§ **DOCUMENT TEXT**
========================================================================

Clan Donald Magazine No13 (1995) Online
The Tartan Tomahawk
by William Naylor McDonald III
Before the American revolution, the two largest landholders in the
American Colonies were William Penn and Sir William Johnson.
Johnson, an Irishman born in County Down in 1715, came to America in
1738 to superintend 14,000 acres of his uncle Sir Peter Warren lying
between the Mohawk River and Schoharie Creek west of Albany in
upstate New York.
Thanks to government and Indian grants, his holdings over the
succeeding years grew enormously. When he died in 1774 after a long
period of frail health and growing responsibility pressures as
superintendent of Indian affairs, he owned 173,000 acres north and
south of the Mohawk River. He was made a baronet in 1756.
His
relations with the tribes of the Six Nations were excellent,
especially with the Mohawks and their chief Joseph Brant. As a
patron of mission schools, Johnson sent Brant to one of these in
Lebanon, Conn., run by a Congregational clergyman Eleazar Wheelock
who later moved it to Hanover, New Hampshire, where it eventually
became Dartmouth College. Brant's sister Molly became his
housekeeper, following the death of his first wife, also his
housekeeper, Catherine Wirthberg, whose family was among the
impoverished farmers of the Rhine
Valley's
Palatinate who settled in the Mohawk Valley in 1710 (your writer's
maternal ancestor among them).

========================================================================

§ **SET EXERCISE**
Please copy the passage of the Tartan Tomahawk article between "Johnson, an Irishman" and "baronet in 1756.", inclusive, swapping "holdings" for "estates".

§ **STORED DATA**
========================================================================

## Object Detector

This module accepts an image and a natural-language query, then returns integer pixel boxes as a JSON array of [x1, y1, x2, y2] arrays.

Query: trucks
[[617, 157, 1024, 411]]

========================================================================

§ **REPLY**
Johnson, an Irishman born in County Down in 1715, came to America in
1738 to superintend 14,000 acres of his uncle Sir Peter Warren lying
between the Mohawk River and Schoharie Creek west of Albany in
upstate New York.
Thanks to government and Indian grants, his estates over the
succeeding years grew enormously. When he died in 1774 after a long
period of frail health and growing responsibility pressures as
superintendent of Indian affairs, he owned 173,000 acres north and
south of the Mohawk River. He was made a baronet in 1756.